### Text shown
-.-.-
4. In Lost My America, an acoustic guitar appears at the end. Was there originally more acoustic guitar in the song, or was this a textural touch added later on? It appears pretty suddenly, and contrasts nicely to the heavier section preceding. 

5. Does the guitar solo in The Universe In You contain a conscious reference to Rush's "The Fountain of Lamneth"? A few people have mentioned this, so I was wondering. Also, I read once that the song was never played live. If you guys ever come back, would you consider playing it? I'm pretty sure that the amazing guitar solo alone could annihilate an entire city. 

As you can probably tell, Jag, I'm a curious man.


----------



## JTANNA

1. whew.... that's a tough one! I don't really have any stand outs as to 'difficulty in completing'... they all have their challenges. My biggest problem has always been 'can i live with this'..... the answer: no. how 'bout them apples? Some of the songs came together so fast and some just took longer. No rhyme or reason to it either which is weird. When I was writing, and it became too much of a struggle, i would just scrap the song. Obviously something is wrong when your instincts can't make an idea work, so it's time to let it go. I like to write 'on the fly' so we would actually go into the studio with whole sections of songs missing and i would have to just hope that something would pop up. I don't think there was one album where I wasn't still writing and recording as the songs were being mixed..... talk about pressure! I always kept another studio set up to keep plugging in new ideas as the song progressed throughout the day in the mix... frustrated everybody of course, that will never change. My own parts were never set in stone until I was actually recording them.
-.-.-
### Data supplied
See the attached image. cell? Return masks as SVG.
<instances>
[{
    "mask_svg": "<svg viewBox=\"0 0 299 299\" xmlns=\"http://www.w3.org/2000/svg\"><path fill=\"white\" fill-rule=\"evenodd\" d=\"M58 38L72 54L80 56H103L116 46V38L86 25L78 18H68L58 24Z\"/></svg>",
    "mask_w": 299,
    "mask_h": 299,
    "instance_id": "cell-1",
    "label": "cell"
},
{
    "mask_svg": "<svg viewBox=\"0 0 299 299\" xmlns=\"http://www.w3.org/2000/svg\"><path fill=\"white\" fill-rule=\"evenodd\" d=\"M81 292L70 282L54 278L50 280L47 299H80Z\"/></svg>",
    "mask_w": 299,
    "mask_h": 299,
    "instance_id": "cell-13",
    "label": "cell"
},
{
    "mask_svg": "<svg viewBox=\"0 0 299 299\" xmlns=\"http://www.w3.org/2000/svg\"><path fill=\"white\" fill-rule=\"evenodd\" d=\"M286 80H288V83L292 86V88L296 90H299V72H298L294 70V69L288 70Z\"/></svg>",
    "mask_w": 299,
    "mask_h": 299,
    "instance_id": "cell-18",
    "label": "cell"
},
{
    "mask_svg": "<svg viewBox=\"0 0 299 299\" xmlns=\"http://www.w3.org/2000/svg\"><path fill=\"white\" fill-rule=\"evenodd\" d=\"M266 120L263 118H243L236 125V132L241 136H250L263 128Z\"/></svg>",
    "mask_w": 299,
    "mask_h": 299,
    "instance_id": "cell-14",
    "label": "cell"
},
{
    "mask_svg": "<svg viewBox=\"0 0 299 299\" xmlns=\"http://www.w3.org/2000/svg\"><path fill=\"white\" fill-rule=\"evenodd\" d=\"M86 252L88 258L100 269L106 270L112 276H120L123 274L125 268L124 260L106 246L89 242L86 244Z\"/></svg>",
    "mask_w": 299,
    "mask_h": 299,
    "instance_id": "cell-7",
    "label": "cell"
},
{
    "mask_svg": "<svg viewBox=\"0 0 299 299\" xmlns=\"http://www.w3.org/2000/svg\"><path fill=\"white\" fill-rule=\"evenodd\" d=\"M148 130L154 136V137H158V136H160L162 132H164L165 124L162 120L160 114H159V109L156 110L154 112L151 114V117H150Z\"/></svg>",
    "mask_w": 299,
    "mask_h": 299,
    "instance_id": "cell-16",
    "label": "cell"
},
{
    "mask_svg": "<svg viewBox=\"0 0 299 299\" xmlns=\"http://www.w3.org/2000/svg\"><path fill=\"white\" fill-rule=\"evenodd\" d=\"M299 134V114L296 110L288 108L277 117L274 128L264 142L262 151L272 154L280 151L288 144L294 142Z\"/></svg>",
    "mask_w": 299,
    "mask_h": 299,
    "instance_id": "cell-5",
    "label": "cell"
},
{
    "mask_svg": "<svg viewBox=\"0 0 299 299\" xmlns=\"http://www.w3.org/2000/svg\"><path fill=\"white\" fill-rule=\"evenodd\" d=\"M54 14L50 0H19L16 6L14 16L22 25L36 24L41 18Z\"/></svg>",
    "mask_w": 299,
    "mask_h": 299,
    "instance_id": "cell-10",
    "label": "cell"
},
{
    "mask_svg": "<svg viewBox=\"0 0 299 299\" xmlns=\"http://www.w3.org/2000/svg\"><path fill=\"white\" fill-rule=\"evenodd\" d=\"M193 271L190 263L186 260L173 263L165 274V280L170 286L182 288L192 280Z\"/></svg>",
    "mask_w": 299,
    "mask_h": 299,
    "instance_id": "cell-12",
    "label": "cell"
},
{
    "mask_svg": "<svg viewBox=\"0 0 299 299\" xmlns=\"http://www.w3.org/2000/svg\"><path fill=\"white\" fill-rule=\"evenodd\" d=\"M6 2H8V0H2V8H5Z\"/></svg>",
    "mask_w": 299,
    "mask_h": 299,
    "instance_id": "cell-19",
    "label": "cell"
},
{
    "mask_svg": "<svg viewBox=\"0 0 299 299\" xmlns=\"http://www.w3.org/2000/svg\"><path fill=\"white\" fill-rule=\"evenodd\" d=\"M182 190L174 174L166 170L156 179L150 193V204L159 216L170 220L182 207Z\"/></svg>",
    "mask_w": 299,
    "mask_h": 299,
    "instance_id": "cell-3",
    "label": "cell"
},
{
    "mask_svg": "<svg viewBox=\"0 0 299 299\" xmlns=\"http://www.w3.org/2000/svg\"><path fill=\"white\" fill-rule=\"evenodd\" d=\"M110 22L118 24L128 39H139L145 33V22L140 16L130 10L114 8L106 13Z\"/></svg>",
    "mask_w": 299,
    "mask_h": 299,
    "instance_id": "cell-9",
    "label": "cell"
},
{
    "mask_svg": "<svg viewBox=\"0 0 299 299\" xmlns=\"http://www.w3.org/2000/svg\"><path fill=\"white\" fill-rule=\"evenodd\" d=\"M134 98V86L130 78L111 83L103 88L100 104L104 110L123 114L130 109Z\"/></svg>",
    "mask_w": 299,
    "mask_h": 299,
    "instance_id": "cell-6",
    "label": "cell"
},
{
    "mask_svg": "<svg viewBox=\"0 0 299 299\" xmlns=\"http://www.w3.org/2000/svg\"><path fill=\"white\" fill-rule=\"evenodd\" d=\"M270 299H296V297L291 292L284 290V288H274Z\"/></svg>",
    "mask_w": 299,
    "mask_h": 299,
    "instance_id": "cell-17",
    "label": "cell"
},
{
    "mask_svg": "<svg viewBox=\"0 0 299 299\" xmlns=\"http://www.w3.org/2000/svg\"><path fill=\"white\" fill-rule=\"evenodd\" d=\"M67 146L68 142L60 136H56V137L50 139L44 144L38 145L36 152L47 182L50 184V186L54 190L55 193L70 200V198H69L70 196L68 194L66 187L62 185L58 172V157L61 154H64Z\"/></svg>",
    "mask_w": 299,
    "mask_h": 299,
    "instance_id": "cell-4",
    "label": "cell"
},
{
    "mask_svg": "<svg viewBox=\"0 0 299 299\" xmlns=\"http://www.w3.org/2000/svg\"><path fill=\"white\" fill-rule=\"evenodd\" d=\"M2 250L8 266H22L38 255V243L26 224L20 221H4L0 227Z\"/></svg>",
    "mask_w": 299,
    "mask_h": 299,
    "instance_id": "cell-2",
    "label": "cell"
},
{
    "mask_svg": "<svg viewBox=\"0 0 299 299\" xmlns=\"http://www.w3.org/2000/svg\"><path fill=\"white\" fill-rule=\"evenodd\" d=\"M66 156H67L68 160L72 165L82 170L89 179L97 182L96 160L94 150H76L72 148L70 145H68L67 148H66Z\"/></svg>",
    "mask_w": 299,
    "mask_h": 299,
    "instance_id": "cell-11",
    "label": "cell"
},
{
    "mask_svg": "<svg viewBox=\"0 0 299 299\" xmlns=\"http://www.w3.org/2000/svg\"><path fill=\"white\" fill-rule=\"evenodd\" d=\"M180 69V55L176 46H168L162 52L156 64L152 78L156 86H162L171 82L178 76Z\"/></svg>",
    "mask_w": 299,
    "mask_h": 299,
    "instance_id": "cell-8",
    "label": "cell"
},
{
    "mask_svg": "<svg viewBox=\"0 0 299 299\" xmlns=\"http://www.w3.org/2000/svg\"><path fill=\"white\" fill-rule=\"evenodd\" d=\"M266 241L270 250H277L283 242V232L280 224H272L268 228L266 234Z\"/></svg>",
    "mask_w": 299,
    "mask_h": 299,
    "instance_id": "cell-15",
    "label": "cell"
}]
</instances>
-.-.-
### Questions on the material
- A) Rewrite the passage of the interview excerpt that begins with "4. In Lost My" and ends with "an entire city.", putting "piano" in place of "acoustic guitar".
- B) Which song titles are named in the interview excerpt?
- C) In the interview excerpt, what did JTANNA do with a song when writing it became too much of a struggle?

### Solutions in order
- A)
4. In Lost My America, an piano appears at the end. Was there originally more piano in the song, or was this a textural touch added later on? It appears pretty suddenly, and contrasts nicely to the heavier section preceding. 

5. Does the guitar solo in The Universe In You contain a conscious reference to Rush's "The Fountain of Lamneth"? A few people have mentioned this, so I was wondering. Also, I read once that the song was never played live. If you guys ever come back, would you consider playing it? I'm pretty sure that the amazing guitar solo alone could annihilate an entire city.

- B)
Lost My America
The Universe In You
The Fountain of Lamneth

- C) JTANNA would scrap the song.